> _REQUIREMENT_
Your task is to copy every line of this material exactly.

> _ENTRIES SUPPLIED_
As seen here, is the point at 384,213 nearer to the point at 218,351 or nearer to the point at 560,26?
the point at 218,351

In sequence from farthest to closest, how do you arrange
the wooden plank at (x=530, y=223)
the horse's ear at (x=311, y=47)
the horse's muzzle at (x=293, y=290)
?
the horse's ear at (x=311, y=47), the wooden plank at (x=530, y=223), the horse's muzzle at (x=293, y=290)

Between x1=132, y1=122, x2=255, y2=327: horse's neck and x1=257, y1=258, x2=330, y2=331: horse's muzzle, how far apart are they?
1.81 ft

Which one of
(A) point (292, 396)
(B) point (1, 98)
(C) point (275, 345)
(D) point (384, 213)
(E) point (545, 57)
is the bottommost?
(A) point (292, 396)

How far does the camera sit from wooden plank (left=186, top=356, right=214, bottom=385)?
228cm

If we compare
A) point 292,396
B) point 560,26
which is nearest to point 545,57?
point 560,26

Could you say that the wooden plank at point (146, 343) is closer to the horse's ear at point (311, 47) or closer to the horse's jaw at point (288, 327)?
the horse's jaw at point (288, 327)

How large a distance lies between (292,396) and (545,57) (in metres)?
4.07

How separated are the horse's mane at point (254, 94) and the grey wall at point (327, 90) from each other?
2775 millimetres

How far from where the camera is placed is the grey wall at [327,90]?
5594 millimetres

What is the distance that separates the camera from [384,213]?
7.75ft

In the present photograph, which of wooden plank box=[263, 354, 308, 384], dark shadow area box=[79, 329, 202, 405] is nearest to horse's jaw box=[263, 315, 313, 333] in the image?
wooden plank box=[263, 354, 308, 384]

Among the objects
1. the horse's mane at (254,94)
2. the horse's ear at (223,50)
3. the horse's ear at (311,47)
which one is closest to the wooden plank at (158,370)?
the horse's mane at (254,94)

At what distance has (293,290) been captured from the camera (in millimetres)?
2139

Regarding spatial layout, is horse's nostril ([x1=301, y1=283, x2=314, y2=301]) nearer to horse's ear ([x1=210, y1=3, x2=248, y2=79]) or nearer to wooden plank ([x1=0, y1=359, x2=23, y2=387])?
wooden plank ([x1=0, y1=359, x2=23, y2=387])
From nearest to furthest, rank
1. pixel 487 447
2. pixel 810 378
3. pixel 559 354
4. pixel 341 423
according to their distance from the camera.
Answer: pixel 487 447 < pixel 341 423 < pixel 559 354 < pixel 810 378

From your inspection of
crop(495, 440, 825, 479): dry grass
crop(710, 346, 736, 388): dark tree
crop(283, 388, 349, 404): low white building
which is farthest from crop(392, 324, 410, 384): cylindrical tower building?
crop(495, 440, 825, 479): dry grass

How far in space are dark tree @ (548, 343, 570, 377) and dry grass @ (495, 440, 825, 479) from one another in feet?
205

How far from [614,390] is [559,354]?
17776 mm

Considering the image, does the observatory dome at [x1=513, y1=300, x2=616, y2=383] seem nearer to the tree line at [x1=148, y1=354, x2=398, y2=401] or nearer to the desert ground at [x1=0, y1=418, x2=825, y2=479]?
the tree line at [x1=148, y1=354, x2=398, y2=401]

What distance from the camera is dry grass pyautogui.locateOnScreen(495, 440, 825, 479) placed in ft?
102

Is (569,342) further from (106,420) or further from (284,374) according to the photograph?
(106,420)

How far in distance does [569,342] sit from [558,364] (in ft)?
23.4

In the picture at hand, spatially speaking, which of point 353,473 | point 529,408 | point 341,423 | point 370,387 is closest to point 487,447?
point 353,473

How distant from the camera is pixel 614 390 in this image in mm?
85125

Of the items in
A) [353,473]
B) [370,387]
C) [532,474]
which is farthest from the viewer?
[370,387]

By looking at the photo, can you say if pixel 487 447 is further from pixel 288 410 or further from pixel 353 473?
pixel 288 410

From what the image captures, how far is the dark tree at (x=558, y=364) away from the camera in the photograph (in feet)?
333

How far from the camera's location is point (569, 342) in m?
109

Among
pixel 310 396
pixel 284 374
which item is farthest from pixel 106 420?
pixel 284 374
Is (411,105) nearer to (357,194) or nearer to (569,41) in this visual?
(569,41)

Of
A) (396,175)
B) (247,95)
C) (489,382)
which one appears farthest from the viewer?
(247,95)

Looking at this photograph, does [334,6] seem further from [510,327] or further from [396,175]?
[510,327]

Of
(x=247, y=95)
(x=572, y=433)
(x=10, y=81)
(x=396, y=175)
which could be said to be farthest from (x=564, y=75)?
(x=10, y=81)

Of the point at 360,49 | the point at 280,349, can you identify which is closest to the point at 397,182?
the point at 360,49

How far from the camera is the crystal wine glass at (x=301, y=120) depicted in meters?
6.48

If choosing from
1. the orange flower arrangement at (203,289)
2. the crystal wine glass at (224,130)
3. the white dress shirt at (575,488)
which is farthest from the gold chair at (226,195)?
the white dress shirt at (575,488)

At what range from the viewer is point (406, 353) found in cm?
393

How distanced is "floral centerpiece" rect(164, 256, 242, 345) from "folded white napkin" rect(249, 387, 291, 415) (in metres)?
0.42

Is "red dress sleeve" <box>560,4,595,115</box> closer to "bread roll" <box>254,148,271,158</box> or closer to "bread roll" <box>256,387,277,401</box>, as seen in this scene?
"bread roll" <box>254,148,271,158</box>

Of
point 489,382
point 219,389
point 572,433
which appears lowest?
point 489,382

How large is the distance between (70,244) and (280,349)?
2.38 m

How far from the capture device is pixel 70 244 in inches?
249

> _ANSWER IN FULL_
As seen here, is the point at 384,213 nearer to the point at 218,351 or nearer to the point at 560,26?
the point at 218,351

In sequence from farthest to closest, how do you arrange
the wooden plank at (x=530, y=223)
the horse's ear at (x=311, y=47)
the horse's muzzle at (x=293, y=290)
?
the horse's ear at (x=311, y=47), the wooden plank at (x=530, y=223), the horse's muzzle at (x=293, y=290)

Between x1=132, y1=122, x2=255, y2=327: horse's neck and x1=257, y1=258, x2=330, y2=331: horse's muzzle, how far apart are they?
1.81 ft

Which one of
(A) point (292, 396)
(B) point (1, 98)
(C) point (275, 345)
(D) point (384, 213)
(E) point (545, 57)
is the bottommost?
(A) point (292, 396)

How far does the camera sit from wooden plank (left=186, top=356, right=214, bottom=385)?
228cm

If we compare
A) point 292,396
B) point 560,26
which is nearest to point 545,57?
point 560,26

Could you say that the wooden plank at point (146, 343) is closer to the horse's ear at point (311, 47) or closer to the horse's jaw at point (288, 327)?
the horse's jaw at point (288, 327)

How large a distance lies between (292,396) and (545,57) (in metres)?
4.07

How separated are the horse's mane at point (254, 94) and the grey wall at point (327, 90) from each other?
2775 millimetres

How far from where the camera is placed is the grey wall at [327,90]?
5594 millimetres

What is the distance that separates the camera from [384,213]?
7.75ft

In the present photograph, which of wooden plank box=[263, 354, 308, 384], dark shadow area box=[79, 329, 202, 405] is nearest to horse's jaw box=[263, 315, 313, 333] in the image?
wooden plank box=[263, 354, 308, 384]

Among the objects
1. the horse's mane at (254,94)
2. the horse's ear at (223,50)
3. the horse's ear at (311,47)
which one is closest to the wooden plank at (158,370)?
the horse's mane at (254,94)

At what distance has (293,290) been captured from the camera (in millimetres)?
2139

Regarding spatial layout, is horse's nostril ([x1=301, y1=283, x2=314, y2=301]) nearer to horse's ear ([x1=210, y1=3, x2=248, y2=79]) or nearer to wooden plank ([x1=0, y1=359, x2=23, y2=387])?
wooden plank ([x1=0, y1=359, x2=23, y2=387])
From nearest to furthest, rank
1. pixel 487 447
2. pixel 810 378
3. pixel 559 354
4. pixel 341 423
according to their distance from the camera.
Answer: pixel 487 447 < pixel 341 423 < pixel 559 354 < pixel 810 378

From your inspection of
crop(495, 440, 825, 479): dry grass
crop(710, 346, 736, 388): dark tree
crop(283, 388, 349, 404): low white building
which is farthest from crop(392, 324, 410, 384): cylindrical tower building?
crop(495, 440, 825, 479): dry grass

How far in space are dark tree @ (548, 343, 570, 377) and dry grass @ (495, 440, 825, 479) from one another in feet?
205

How far from [614,390] is [559,354]?
17776 mm

Considering the image, does the observatory dome at [x1=513, y1=300, x2=616, y2=383] seem nearer to the tree line at [x1=148, y1=354, x2=398, y2=401] or nearer to the desert ground at [x1=0, y1=418, x2=825, y2=479]?
the tree line at [x1=148, y1=354, x2=398, y2=401]

What distance from the camera is dry grass pyautogui.locateOnScreen(495, 440, 825, 479) placed in ft?
102

Is (569,342) further from (106,420) or further from (284,374) according to the photograph?
(106,420)

How far in distance does [569,342] sit from [558,364] (in ft)?
23.4

In the picture at hand, spatially speaking, which of point 353,473 | point 529,408 | point 341,423 | point 370,387 is closest to point 487,447?
point 353,473

How distant from the camera is pixel 614 390 in this image in mm?
85125

Of the items in
A) [353,473]
B) [370,387]
C) [532,474]
which is farthest from the viewer?
[370,387]

By looking at the photo, can you say if pixel 487 447 is further from pixel 288 410 or further from pixel 353 473?
pixel 288 410

From what the image captures, how far is the dark tree at (x=558, y=364) away from the camera in the photograph (in feet)?
333

How far from the camera's location is point (569, 342) in m?
109

Among
pixel 310 396
pixel 284 374
which item is farthest from pixel 106 420?
pixel 284 374
Is (411,105) nearer to (357,194) or nearer to (569,41) in this visual?
(569,41)

Of
A) (396,175)
B) (247,95)
C) (489,382)
which one appears farthest from the viewer?
(247,95)

Looking at this photograph, does [334,6] seem further from [510,327] or further from [396,175]?
[510,327]

Of
(x=247, y=95)
(x=572, y=433)
(x=10, y=81)
(x=396, y=175)
which could be said to be farthest from (x=564, y=75)?
(x=10, y=81)

Of the point at 360,49 | the point at 280,349, can you identify which is closest to the point at 397,182?
the point at 360,49

How far from the camera is the crystal wine glass at (x=301, y=120) depicted in meters?
6.48

If choosing from
1. the orange flower arrangement at (203,289)
2. the crystal wine glass at (224,130)
3. the white dress shirt at (575,488)
which is farthest from the gold chair at (226,195)?
the white dress shirt at (575,488)

At what range from the viewer is point (406, 353) found in cm?
393

How distanced is "floral centerpiece" rect(164, 256, 242, 345) from "folded white napkin" rect(249, 387, 291, 415) (in metres)?
0.42

Is "red dress sleeve" <box>560,4,595,115</box> closer to "bread roll" <box>254,148,271,158</box> or closer to "bread roll" <box>256,387,277,401</box>, as seen in this scene?
"bread roll" <box>254,148,271,158</box>

Of
point 489,382
point 219,389
point 572,433
which appears lowest?
point 489,382

How large is the distance between (70,244) and (280,349)?
2.38 m

How far from the capture device is pixel 70 244 in inches?
249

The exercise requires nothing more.